Ioish’s “What You Need For It” Impresses

By Deuce

Perhaps the most acute point about Ioish’s latest single, “What You Need For It”, which was released last month, is its deliberateness. It’s clear, early and often, that the band has definite ambitions with this tune—which it largely fulfills.

The cut itself is a musical menagerie of styles, sounds, and sonic symbols that seemingly meld everything from meditation music to jazz. The unified thread throughout most of this oeuvre is the drumming (laced up by Shantanu Sudarshan), who seemingly directs the other instruments the majority of the time. However, the paradox is completed by the fact that the cut’s most poignant moments are bereft of any rhythm whatsoever (including percussion).

Throw in the fact that you’re likely to hear just about anything but vocals on “What You Need”, and the deliberateness of its sheer musicality becomes undeniable.
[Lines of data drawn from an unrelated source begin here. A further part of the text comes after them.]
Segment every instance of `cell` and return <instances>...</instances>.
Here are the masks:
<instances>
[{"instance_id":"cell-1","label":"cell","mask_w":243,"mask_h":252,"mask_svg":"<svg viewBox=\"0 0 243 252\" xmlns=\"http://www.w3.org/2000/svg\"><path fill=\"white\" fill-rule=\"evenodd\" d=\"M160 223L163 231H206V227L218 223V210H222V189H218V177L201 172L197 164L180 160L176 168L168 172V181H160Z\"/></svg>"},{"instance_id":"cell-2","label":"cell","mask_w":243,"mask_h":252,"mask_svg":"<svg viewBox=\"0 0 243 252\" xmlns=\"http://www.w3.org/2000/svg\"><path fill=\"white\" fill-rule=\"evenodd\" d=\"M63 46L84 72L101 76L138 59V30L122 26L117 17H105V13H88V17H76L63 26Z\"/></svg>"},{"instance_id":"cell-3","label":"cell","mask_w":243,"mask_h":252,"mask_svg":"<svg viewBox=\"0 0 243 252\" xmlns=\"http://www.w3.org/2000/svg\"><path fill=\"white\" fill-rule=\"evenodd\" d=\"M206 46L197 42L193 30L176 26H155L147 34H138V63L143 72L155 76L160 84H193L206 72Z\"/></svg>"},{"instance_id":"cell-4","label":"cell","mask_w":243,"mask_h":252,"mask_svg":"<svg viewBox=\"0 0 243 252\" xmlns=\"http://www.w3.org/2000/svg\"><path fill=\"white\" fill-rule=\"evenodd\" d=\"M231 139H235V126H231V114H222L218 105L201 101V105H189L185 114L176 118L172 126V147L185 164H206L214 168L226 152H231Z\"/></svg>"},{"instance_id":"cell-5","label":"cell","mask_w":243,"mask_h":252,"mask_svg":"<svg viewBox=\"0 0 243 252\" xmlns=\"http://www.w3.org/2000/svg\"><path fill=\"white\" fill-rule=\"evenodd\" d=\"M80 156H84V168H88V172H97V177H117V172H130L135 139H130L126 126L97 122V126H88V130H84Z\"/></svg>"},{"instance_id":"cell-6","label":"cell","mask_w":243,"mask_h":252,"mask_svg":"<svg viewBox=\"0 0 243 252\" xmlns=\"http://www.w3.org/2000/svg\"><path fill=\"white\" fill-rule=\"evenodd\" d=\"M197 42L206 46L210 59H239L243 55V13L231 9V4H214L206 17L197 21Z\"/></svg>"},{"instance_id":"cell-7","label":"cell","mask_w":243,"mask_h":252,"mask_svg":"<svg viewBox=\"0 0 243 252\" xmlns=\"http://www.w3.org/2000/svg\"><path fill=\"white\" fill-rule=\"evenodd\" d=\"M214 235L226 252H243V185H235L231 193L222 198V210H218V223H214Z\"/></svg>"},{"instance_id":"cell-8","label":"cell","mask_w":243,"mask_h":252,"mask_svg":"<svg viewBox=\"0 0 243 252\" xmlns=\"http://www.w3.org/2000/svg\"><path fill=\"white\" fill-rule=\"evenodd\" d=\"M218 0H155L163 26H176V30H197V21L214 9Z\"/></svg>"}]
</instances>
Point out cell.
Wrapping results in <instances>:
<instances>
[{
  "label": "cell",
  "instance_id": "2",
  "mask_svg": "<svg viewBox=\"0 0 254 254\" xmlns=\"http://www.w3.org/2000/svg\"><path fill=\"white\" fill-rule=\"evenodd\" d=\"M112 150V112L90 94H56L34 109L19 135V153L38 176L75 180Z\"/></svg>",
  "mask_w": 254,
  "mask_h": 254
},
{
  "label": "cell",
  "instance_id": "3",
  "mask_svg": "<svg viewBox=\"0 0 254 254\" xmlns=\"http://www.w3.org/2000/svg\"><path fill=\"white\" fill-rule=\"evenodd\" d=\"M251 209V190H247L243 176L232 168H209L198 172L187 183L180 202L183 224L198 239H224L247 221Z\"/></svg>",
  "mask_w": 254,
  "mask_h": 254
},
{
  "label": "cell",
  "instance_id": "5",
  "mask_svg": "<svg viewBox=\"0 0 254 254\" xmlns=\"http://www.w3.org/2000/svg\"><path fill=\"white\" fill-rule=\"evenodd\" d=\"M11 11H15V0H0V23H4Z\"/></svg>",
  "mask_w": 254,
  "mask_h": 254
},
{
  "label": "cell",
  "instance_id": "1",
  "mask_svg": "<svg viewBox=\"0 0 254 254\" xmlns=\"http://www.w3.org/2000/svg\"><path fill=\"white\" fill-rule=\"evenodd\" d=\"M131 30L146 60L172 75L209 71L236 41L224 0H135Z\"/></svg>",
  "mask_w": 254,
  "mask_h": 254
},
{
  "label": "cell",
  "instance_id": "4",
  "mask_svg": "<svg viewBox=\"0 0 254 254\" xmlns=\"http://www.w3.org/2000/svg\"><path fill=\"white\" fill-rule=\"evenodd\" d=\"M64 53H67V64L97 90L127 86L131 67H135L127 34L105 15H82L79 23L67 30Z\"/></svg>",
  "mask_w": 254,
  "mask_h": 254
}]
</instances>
Granted, the fellas put all this down while clocking in at over the five-minute marker here, so it’s apparent they know what they’re doing. The first minute or so is an exercise in a cross between a nightclub and yoga mat sessions as a surplus of bubbling, miniscule synths parade in, on, and around the listener’s ears.

Such a serenade stems from the stuff of Vaibhav Bhutani, who also doubles up on the guitar later on in the track. But, he’s truly going to town during the introduction, in which it’s easy to lose track of all space, time, and feeling while the electronic hypnosis is in effect.

It’s from this point on, however, that Sudarshan’s cue stick summoning takes over, somehow preceding the chord progression (which is matching that of Bhutani in the opening moments, and likely played by him in the later ones) of the bass and guitarists. The drumming is loud, yet somehow not quite overt, though it does mask the volume of the bass and some of the other instruments in parts.

Meredith Moore jumps in on the action on the horns, which elongate those chords and give them the color and feeling of mid-20th century sessions at New York City’s Village Vanguard. There may be a trace of acoustic guitar in there, but the electric ones swiftly ramrod their way to the forefront, stepping ever just behind Sudarshan, as the gang raises and drops the energy a couple of times before ending on a searing, soaring high.

It’s the sort of thing one remembers, and every bit as good a reason as is needed to cop the band’s forthcoming Long Player, Waves.